Online learning is available for Document skills and Classification skills.
Note: Online learning is disabled by default. For information on how to enable this feature, see Enabling Online Learning.
How Online Learning works
Note: This section assumes that your Process skill includes a manual review stage and that the Online learning feature has been enabled.
The Online learning process can be outlined as follows:
- New documents are collected and put either into the training set or into the test set.
- A learning session is started using the training set.
- The skill is tested.
Step 1. How documents are collected
Documents will be collected as follows:
- Online learning will start collecting documents as soon as it receives the first corrected document from a Manual Review Operator.
- For a Document skill, this will be the first document where the region of at least one field has been corrected.
- For a Classification skill, this will be the first document whose type has been changed.
- After the first document is obtained, the following documents will be collected:
- All documents that have passed through manual review.
- Some documents that haven’t passed through manual review (their share won’t exceed 33% of all documents in the training set and the test set combined).
- As new documents are collected, they will be put either in the training set or in the test set.
- The maximum number of documents in the training set is 10,000. The maximum number of documents in the test set is 1,000.
Note: These limits may be exceeded if the training set already contains more than 10,000 at the time when Online learning starts collecting new documents. If this is the case, each new document added to an overfilled set will replace the oldest existing document in that set.
- Documents will be put only into the training set until the number of documents in the training set reaches 30. Once this number is reached, documents will be put either into the training set or into the test set.
- Until both sets are full, each new document has an 80% chance of ending up in the training set and a 20% chance of ending up in the test set.
- When one of the sets is full, new documents will be put into the other set until it also becomes full.
- When both sets are full, new documents can still be put into either set, replacing the oldest existing documents.
- When both sets are full, each new document has a 20% chance of ending up in one of the sets and an 80% chance of being discarded.
- When both sets are full, each new document that hasn’t been discarded has an 80% chance of ending up in the training set and a 20% chance of ending up in the test set, replacing the oldest existing document in either set.
Step 2. When a learning session is started
- If this is the first learning session after the skill version was published, it will start once the document set receives 10% of new documents. For example, if there are a total of 95 documents in the document set, a new learning session will start after 10 new documents are added.
- If the last learning session was successful and the skill was updated, a new session will start under the same conditions as for the first session.

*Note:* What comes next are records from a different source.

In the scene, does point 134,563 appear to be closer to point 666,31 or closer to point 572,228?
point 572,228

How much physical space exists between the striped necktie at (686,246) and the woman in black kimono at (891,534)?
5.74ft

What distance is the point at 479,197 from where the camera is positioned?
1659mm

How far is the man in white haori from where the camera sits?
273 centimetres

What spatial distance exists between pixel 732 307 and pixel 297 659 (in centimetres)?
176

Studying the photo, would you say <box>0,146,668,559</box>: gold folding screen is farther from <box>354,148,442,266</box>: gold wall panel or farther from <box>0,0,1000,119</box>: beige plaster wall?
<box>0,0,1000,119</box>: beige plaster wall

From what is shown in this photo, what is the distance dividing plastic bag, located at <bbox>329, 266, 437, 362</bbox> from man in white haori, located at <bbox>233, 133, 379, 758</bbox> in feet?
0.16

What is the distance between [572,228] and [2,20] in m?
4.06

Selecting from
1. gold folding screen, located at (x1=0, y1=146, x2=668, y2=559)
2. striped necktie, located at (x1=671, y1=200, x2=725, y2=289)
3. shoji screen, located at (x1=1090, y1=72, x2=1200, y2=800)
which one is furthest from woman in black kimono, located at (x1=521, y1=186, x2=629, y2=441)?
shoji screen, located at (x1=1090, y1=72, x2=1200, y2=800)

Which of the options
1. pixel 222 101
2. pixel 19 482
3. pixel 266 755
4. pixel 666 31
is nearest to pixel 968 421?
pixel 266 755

- If the last learning session was unsuccessful and the skill wasn’t updated, a new learning session will start once the document set receives 5% of new documents. For example, if there are a total of 95 documents in the document set, a new learning session will start after 5 new documents are added.
Step 3. How the skill is tested
The skill will be updated when Online learning leads to at least a 1% increase in accuracy.
The accuracy of the skill will be tested as follows:
- If there are at least 20 documents in the test set, the skill will be tested on the test set.
- If there are fewer than 20 documents in the test set:
- A Document skill will be tested on both the training set and the test set.
- For a Classification skill, if there aren’t enough documents in the document set (if each class has fewer than five documents), the skill will be tested on both the training set and the test set. If there are enough documents, cross-validation will be used to evaluate the accuracy.
After that, more documents are collected and then a new learning session is started.
Note: Online learning doesn’t create a new version of the skill. A change of version only occurs when a skill is published. See Publishing a skill.